■ Excerpts from a spatial reasoning dataset:

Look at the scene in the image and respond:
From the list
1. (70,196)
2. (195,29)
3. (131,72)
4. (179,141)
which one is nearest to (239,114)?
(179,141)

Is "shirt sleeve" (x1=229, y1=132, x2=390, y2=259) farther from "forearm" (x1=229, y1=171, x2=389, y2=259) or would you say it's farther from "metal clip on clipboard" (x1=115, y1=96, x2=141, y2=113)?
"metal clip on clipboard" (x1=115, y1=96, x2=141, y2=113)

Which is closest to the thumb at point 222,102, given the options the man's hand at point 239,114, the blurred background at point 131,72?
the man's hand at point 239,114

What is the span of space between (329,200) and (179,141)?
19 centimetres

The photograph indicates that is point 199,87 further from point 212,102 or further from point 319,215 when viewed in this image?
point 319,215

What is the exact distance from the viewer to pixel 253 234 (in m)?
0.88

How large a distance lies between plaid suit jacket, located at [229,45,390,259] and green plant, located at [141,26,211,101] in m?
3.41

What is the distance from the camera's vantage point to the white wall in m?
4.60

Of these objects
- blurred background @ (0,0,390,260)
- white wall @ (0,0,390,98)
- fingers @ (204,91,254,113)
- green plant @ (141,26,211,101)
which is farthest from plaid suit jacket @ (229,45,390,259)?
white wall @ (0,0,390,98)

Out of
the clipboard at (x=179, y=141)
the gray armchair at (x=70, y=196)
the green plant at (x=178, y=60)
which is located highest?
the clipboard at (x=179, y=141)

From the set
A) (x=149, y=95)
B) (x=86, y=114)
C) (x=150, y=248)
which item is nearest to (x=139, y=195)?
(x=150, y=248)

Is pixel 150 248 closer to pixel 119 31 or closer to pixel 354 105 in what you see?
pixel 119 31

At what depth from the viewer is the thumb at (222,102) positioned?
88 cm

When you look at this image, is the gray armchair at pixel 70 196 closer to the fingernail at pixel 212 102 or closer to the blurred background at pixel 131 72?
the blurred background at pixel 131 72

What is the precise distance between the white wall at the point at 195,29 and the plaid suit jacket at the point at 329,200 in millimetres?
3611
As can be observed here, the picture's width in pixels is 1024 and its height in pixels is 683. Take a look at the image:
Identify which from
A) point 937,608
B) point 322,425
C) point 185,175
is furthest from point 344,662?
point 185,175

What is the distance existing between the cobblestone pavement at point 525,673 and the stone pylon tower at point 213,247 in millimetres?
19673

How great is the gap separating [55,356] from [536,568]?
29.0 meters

■ Problem: Recast every line of the rows above as a Markdown table with the columns "No." and "Line text." Number the lines in order and leave out the blank lines.

■ The result:
| No. | Line text |
|---|---|
| 1 | Look at the scene in the image and respond: |
| 2 | From the list |
| 3 | 1. (70,196) |
| 4 | 2. (195,29) |
| 5 | 3. (131,72) |
| 6 | 4. (179,141) |
| 7 | which one is nearest to (239,114)? |
| 8 | (179,141) |
| 9 | Is "shirt sleeve" (x1=229, y1=132, x2=390, y2=259) farther from "forearm" (x1=229, y1=171, x2=389, y2=259) or would you say it's farther from "metal clip on clipboard" (x1=115, y1=96, x2=141, y2=113)? |
| 10 | "metal clip on clipboard" (x1=115, y1=96, x2=141, y2=113) |
| 11 | Which is closest to the thumb at point 222,102, given the options the man's hand at point 239,114, the blurred background at point 131,72? |
| 12 | the man's hand at point 239,114 |
| 13 | What is the span of space between (329,200) and (179,141)? |
| 14 | 19 centimetres |
| 15 | The photograph indicates that is point 199,87 further from point 212,102 or further from point 319,215 when viewed in this image? |
| 16 | point 319,215 |
| 17 | What is the exact distance from the viewer to pixel 253 234 (in m)? |
| 18 | 0.88 |
| 19 | How large a distance lies between plaid suit jacket, located at [229,45,390,259] and green plant, located at [141,26,211,101] in m? |
| 20 | 3.41 |
| 21 | What is the distance from the camera's vantage point to the white wall in m? |
| 22 | 4.60 |
| 23 | Of these objects |
| 24 | - blurred background @ (0,0,390,260) |
| 25 | - white wall @ (0,0,390,98) |
| 26 | - fingers @ (204,91,254,113) |
| 27 | - green plant @ (141,26,211,101) |
| 28 | which is farthest from plaid suit jacket @ (229,45,390,259)? |
| 29 | white wall @ (0,0,390,98) |
| 30 | Out of |
| 31 | the clipboard at (x=179, y=141) |
| 32 | the gray armchair at (x=70, y=196) |
| 33 | the green plant at (x=178, y=60) |
| 34 | which is located highest? |
| 35 | the clipboard at (x=179, y=141) |
| 36 | From the set |
| 37 | A) (x=149, y=95) |
| 38 | B) (x=86, y=114) |
| 39 | C) (x=150, y=248) |
| 40 | which item is nearest to (x=139, y=195)? |
| 41 | (x=150, y=248) |
| 42 | Is pixel 150 248 closer to pixel 119 31 or closer to pixel 354 105 in what you see? |
| 43 | pixel 119 31 |
| 44 | At what depth from the viewer is the thumb at (222,102) positioned? |
| 45 | 88 cm |
| 46 | When you look at this image, is the gray armchair at pixel 70 196 closer to the fingernail at pixel 212 102 or closer to the blurred background at pixel 131 72? |
| 47 | the blurred background at pixel 131 72 |
| 48 | What is the precise distance between the white wall at the point at 195,29 and the plaid suit jacket at the point at 329,200 in millimetres? |
| 49 | 3611 |
| 50 | As can be observed here, the picture's width in pixels is 1024 and its height in pixels is 683. Take a look at the image: |
| 51 | Identify which from |
| 52 | A) point 937,608 |
| 53 | B) point 322,425 |
| 54 | C) point 185,175 |
| 55 | is furthest from point 344,662? |
| 56 | point 185,175 |
| 57 | What is the distance existing between the cobblestone pavement at point 525,673 and the stone pylon tower at point 213,247 in millimetres? |
| 58 | 19673 |
| 59 | How great is the gap separating [55,356] from [536,568]? |
| 60 | 29.0 meters |